Few banks’ retail deposit rate unchanged even after RBI cut

Tags: Banking
The 50 basis points (bps) repo rate cut by the Reserve Bank of India (RBI) on April 16 has not deterred some banks from continuing with the deposit rates they were offering earlier. HDFC Bank, Yes Bank, Bank of India, HSBC India, Allahabad Bank, and City Union Bank were among those banks which have not cut their retail deposit rates. Retail deposits are primarily considered to be those of value below Rs 15,00,000.

This was contrary to the 25 bps cut effected by the two largest banks in the country — State Bank of India (SBI) and ICICI Bank. The former cut its retail one-year term deposit rate from 9.25 per cent to 9.00 per cent effective from April 24, while the latter reduced it from 8.25 per cent to 8.00 per cent effective from April 23.

Manish Sinha, head of consumer assets at HSBC India said, “Post rate changes by RBI, we have been closely monitoring our external environment on pricing changes, and will continue to do so.

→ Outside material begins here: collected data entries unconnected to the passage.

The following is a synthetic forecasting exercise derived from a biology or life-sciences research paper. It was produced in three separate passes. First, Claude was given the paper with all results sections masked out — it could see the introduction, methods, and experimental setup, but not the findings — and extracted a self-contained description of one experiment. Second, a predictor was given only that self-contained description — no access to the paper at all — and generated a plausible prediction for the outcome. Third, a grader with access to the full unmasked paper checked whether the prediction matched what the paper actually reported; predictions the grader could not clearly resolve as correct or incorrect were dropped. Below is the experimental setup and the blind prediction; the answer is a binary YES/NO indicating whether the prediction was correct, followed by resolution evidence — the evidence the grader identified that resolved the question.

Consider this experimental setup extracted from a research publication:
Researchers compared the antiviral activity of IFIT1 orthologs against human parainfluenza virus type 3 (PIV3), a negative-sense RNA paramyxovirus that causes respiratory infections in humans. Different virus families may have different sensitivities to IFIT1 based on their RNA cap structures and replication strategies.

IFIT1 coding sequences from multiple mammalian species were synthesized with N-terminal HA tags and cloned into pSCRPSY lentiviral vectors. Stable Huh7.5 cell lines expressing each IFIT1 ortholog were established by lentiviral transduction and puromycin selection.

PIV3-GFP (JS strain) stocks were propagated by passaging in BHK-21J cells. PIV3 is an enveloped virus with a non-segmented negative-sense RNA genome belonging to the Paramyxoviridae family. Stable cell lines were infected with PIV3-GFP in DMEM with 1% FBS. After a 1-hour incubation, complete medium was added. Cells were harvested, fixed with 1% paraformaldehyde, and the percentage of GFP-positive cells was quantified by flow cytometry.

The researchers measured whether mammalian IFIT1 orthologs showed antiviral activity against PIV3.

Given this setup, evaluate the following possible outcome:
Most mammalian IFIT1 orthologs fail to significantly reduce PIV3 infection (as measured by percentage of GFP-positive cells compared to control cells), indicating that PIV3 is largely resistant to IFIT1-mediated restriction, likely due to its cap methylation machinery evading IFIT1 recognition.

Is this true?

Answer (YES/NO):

We have not seen any significant changes in the market in the past one month on fixed deposit rates, and we would continue with our strategy to be aggressively priced.”

For major banks that did not cut their retail deposit rates, the one-year deposit rates ranged from 9.00 per cent in the case of HDFC Bank, HSBC India and Yes Bank, to 9.25 per cent for Bank of India. For a little over one year, that is, for a period of one year and 16 days, HDFC Bank offers 9.25 per cent interest rate.

Rajat Monga, chief financial officer at Yes Bank said, “We have a definite strategy to increase retail deposits. For us, 30-35 per cent of the deposit book consists of retail deposits.”

Retail deposits are priced lower than bulk deposits. Some banks were offering bulk deposit (having value greater than

Rs 15,00,000) rates of 9.5-10 per cent. In its mid-April credit policy statement, RBI had said it wanted the differential to narrow between the bulk deposits and retail deposits. An analyst said a few banks were trying to garner additional retail deposits to replace their bulk deposits, in order to protect their net interest margins.